# Records to use start

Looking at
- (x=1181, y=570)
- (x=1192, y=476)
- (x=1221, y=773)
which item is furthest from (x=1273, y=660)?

# Records to use end
# Records to use start

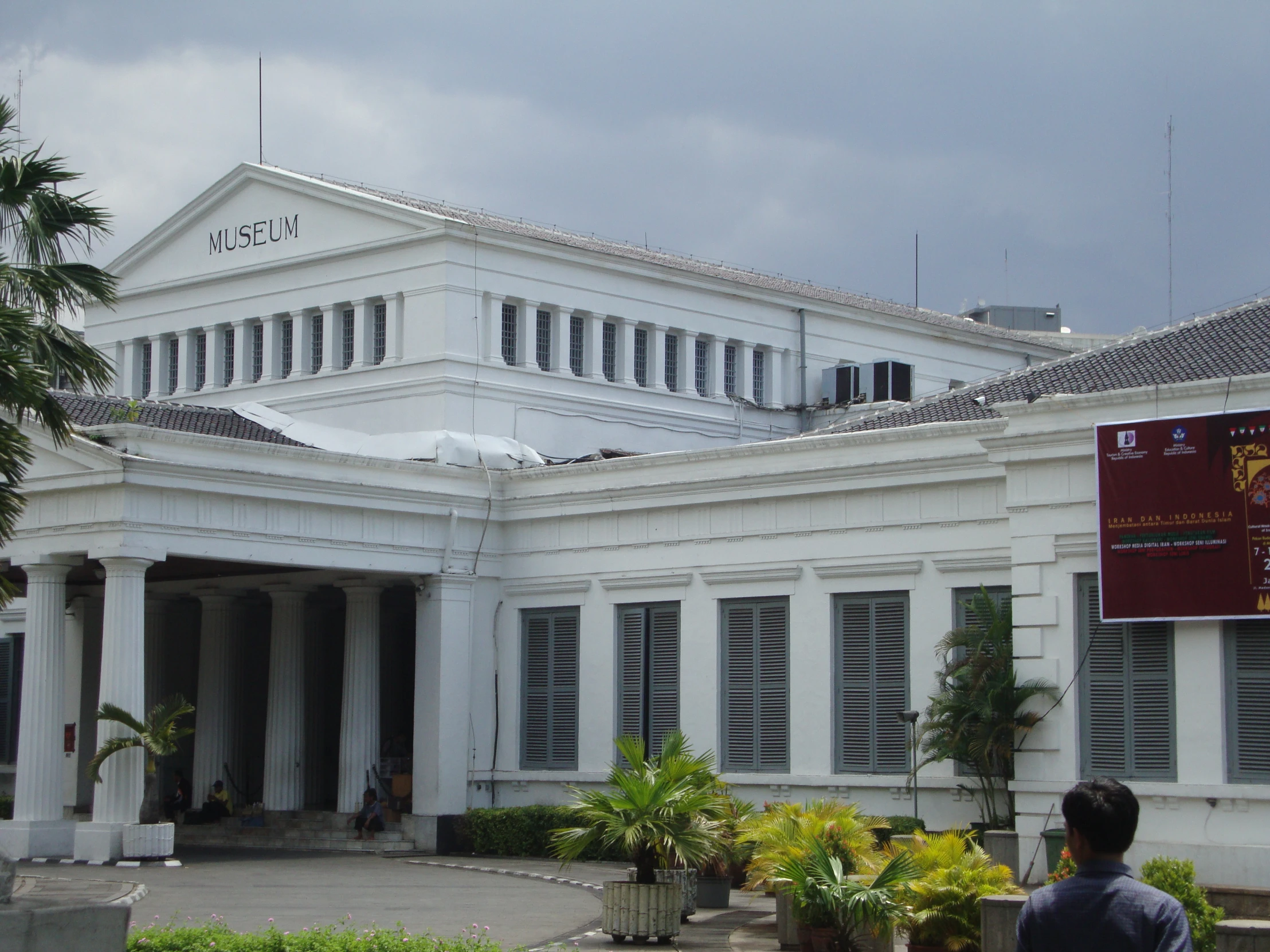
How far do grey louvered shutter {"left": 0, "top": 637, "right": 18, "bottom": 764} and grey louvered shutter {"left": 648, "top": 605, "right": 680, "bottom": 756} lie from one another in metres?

# Records to use end

▶ Given exercise: List every line above that contains the string "from", copying each one in full.

▶ Answer below:
which item is furthest from (x=1273, y=660)?
How far do grey louvered shutter {"left": 0, "top": 637, "right": 18, "bottom": 764} and grey louvered shutter {"left": 648, "top": 605, "right": 680, "bottom": 756} lie from one another in metres?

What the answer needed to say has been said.